THE MESSAGE: The Bible in Contemporary Language copyright © 1993, 2002, 2018 by Eugene H. Peterson. All rights reserved. Used by permission of NavPress. Represented by Tyndale House Publishers.
Genesis 8
8
1And God#GodHebrew: Elohim remembered Noah, and all the animals, and all the cattle that were with him in the ark; and God#GodHebrew: Elohim made a wind to pass over the earth, and the waters subsided. 2And the fountains of the deep and the windows of heaven were closed, and the pour of rain from heaven was stopped. 3And the waters retired from the earth, continually retiring; and in the course of a hundred and fifty days the waters abated.
4And the ark rested in the seventh month, on the seventeenth day of the month, on the mountains of Ararat. 5And the waters abated continually until the tenth month: in the tenth month, on the first of the month, the tops of the mountains were seen.
6And it came to pass at the end of forty days that Noah opened the window of the ark which he had made. 7And he sent out the raven, which went forth going to and fro, until the waters were dried from the earth. 8And he sent out the dove from him, to see if the waters had become low on the ground. 9But the dove found no resting-place for the sole of her foot, and returned to him into the ark; for the waters were on the whole earth; and he put forth his hand, and took her, and brought her to him into the ark. 10And he waited yet other seven days, and again he sent forth the dove out of the ark. 11And the dove came to him at eventide; and behold, in her beak was an olive-leaf plucked off; and Noah knew that the waters had become low on the earth. 12And he waited yet other seven days, and sent forth the dove; but she returned no more to him.
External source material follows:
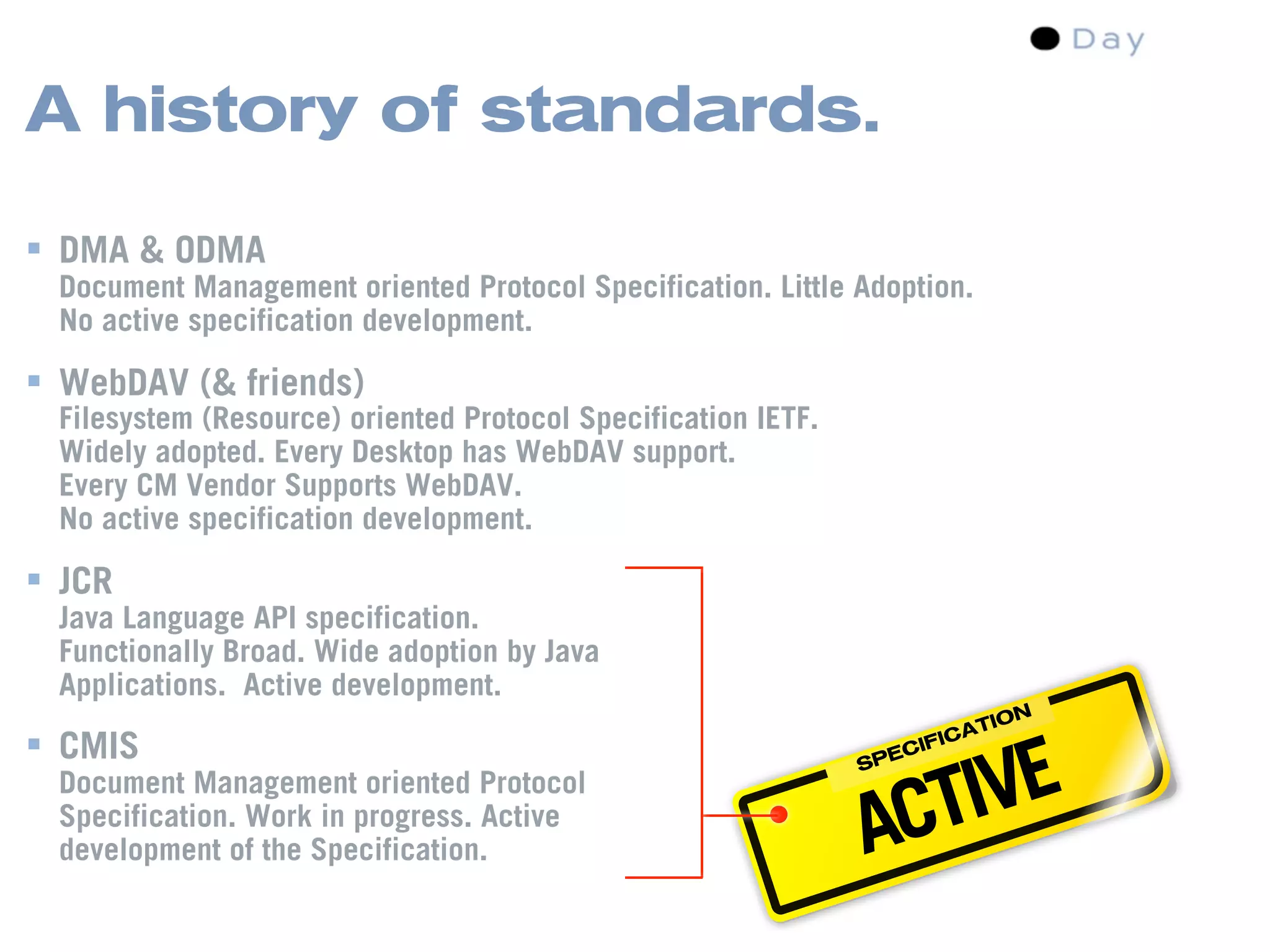 Content Management Standards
13And it came to pass in the six hundred and first year, in the first month, on the first of the month, that the waters were dried up from the earth. And Noah removed the covering of the ark, and looked, and behold, the surface of the ground was dried. 14And in the second month, on the twenty-seventh day of the month, the earth was dry.
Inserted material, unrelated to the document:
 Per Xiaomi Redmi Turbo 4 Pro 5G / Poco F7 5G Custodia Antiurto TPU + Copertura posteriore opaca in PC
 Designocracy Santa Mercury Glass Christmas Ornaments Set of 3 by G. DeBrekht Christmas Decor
15And God#GodHebrew: Elohim spoke to Noah, saying, 16Go out of the ark, thou, and thy wife, and thy sons, and thy sons' wives with thee. 17Bring forth with thee every animal which is with thee, of all flesh, fowl as well as cattle, and all the creeping things which creep on the earth, that they may swarm on the earth, and may be fruitful and multiply on the earth. 18And Noah went out, and his sons, and his wife, and his sons' wives with him. 19All the animals, all the creeping things, and all the fowl — everything that moves on the earth, after their kinds, went out of the ark.
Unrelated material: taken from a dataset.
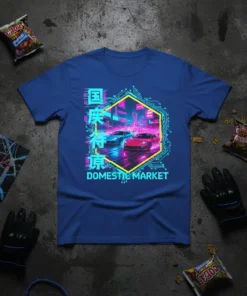 Domestic Market Japanese Cars creative graphic design printed on comfortable cotton t-shirt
20And Noah built an altar to Jehovah; and took of every clean animal, and of all clean fowl, and offered up burnt-offerings on the altar. 21And Jehovah smelled the sweet odour. And Jehovah said in his heart, I will no more henceforth curse the ground on account of Man, for the thought of Man's heart is evil from his youth; and I will no more smite every living thing, as I have done. 22Henceforth, all the days of the earth, seed time and harvest, and cold and heat, and summer and winter, and day and night, shall not cease.